TASK OBJECTIVE —
Give back the entries exactly, ending with the "недостаточно хорошо изученными;" line.

[[ INFORMATION SHOWN, beginning ]]

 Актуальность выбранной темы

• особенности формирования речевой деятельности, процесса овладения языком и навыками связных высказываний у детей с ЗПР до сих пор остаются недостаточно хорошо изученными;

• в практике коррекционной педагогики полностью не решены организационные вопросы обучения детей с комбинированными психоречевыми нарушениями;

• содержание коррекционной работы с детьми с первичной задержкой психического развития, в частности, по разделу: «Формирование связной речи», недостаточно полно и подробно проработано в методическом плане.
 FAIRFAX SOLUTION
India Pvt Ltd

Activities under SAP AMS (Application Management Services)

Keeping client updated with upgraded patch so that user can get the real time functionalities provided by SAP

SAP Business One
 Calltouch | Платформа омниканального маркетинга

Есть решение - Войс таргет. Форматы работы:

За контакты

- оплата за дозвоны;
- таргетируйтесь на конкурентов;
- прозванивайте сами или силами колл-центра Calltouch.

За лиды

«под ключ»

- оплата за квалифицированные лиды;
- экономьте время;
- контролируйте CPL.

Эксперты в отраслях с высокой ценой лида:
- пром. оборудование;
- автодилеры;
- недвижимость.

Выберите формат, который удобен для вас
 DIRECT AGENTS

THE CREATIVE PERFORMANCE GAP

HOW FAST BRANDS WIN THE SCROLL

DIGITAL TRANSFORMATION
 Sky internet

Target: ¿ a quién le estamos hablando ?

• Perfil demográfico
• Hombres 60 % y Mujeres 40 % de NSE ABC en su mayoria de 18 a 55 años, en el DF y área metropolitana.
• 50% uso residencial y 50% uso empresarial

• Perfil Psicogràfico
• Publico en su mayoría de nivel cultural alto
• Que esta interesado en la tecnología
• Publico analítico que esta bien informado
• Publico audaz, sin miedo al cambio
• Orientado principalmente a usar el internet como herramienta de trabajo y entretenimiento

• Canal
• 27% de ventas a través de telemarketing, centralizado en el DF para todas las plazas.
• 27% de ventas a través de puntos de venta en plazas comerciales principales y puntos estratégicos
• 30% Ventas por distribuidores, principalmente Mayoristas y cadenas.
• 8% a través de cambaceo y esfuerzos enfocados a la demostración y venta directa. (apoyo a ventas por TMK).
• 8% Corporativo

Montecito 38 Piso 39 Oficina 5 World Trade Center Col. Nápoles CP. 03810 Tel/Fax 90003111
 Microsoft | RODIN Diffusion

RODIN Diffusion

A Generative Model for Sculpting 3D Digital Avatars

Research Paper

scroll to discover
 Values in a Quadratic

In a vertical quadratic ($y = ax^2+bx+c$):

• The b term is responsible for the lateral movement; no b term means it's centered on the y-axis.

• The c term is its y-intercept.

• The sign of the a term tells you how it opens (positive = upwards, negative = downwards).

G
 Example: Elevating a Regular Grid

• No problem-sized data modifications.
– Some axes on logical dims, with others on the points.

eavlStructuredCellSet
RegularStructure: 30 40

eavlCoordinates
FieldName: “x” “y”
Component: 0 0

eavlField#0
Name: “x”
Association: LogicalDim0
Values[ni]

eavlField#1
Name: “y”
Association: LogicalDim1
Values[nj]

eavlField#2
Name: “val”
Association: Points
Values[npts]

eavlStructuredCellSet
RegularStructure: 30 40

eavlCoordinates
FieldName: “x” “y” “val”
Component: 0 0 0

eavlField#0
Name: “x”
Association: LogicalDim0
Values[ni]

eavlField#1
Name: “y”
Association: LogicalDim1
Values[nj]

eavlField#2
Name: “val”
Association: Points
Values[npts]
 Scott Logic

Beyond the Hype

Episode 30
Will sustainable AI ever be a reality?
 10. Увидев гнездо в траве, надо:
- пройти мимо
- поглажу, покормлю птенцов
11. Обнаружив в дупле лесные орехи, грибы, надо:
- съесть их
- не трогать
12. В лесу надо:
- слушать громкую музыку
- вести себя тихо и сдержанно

[[ INFORMATION SHOWN, end ]]

FINAL ANSWER —
 Актуальность выбранной темы

• особенности формирования речевой деятельности, процесса овладения языком и навыками связных высказываний у детей с ЗПР до сих пор остаются недостаточно хорошо изученными;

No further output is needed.